Fenomena dakwah instan atau agama cepat saji menjadi ancaman nyata bagi kedalaman spiritualitas anak muda. Potongan video pendek berdurasi tiga puluh detik seringkali mencabut pesan agama dari konteksnya yang utuh. Hal ini berisiko melahirkan pemahaman yang hitam-putih dan kaku, padahal Islam adalah agama yang kaya akan ruang ijtihad dan hikmah. Kita perlu menyadari bahwa algoritma media sosial cenderung memprioritaskan sensasi di atas substansi, sehingga seringkali konten yang kontroversial lebih cepat menyebar daripada konten yang mendalam.
Dalam menghadapi derasnya arus informasi ini, prinsip tabayyun atau verifikasi menjadi harga mati yang tidak boleh ditawar oleh setiap muslim digital. Allah SWT telah mengingatkan dalam Al-Qur'an:
يَا أَيُّهَا الَّذِينَ آمَنُوا إِنْ جَاءَكُمْ فَاسِقٌ بِنَبَأٍ فَتَبَيَّنُوا
Wahai orang-orang yang beriman, jika datang kepadamu orang fasik membawa suatu berita, maka periksalah dengan teliti. Perintah ini menjadi sangat relevan di dunia digital di mana hoaks dan ujaran kebencian seringkali dibungkus dengan narasi religius untuk menarik simpati publik tanpa melalui penyaringan logika dan iman yang sehat.
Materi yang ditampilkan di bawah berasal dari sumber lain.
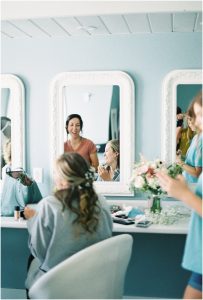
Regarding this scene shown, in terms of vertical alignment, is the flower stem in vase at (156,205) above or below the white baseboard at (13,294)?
above

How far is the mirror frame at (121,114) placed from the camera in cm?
280

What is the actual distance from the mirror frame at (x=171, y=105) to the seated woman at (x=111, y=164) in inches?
12.5

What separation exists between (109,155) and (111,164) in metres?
0.07

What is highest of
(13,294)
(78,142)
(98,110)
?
(98,110)

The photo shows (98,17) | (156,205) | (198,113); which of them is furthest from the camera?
(156,205)

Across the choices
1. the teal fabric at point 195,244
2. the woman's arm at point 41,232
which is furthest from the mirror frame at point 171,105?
the woman's arm at point 41,232

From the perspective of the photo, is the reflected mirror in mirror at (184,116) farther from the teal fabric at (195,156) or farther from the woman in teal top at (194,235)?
the woman in teal top at (194,235)

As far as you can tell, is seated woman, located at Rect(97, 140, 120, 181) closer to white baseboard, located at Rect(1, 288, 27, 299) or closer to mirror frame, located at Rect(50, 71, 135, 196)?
mirror frame, located at Rect(50, 71, 135, 196)

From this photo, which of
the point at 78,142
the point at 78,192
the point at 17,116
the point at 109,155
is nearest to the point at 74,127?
the point at 78,142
Selain masalah validitas informasi, tantangan besar lainnya adalah terkikisnya adab dalam berinteraksi di ruang siber. Debat kusir di kolom komentar seringkali melupakan prinsip akhlakul karimah yang menjadi inti ajaran Islam. Banyak individu merasa bebas menghakimi sesama muslim hanya karena perbedaan pandangan yang bersifat cabang atau furu'iyah. Dakwah digital seharusnya menjadi jembatan ukhuwah yang kokoh, bukan justru menjadi pemantik perpecahan yang memperlebar jurang polarisasi di tengah umat yang sudah rindu akan kedamaian.
Penting bagi kita untuk mengingat kembali pesan Rasulullah SAW mengenai menjaga lisan, yang dalam konteks hari ini juga berarti menjaga jempol kita di media sosial:
مَنْ كَانَ يُؤْمِنُ بِاللَّهِ وَالْيَوْمِ الْآخِرِ فَلْيَقُلْ خَيْرًا أَوْ لِيَصْمُتْ
Barangsiapa yang beriman kepada Allah dan hari akhir, maka hendaklah ia berkata baik atau diam. Hadis ini menegaskan bahwa kesalehan digital seorang muslim diukur dari sejauh mana ia mampu menahan diri dari menyebarkan kemudaratan dan memastikan setiap unggahan serta komentarnya membawa manfaat nyata bagi orang lain.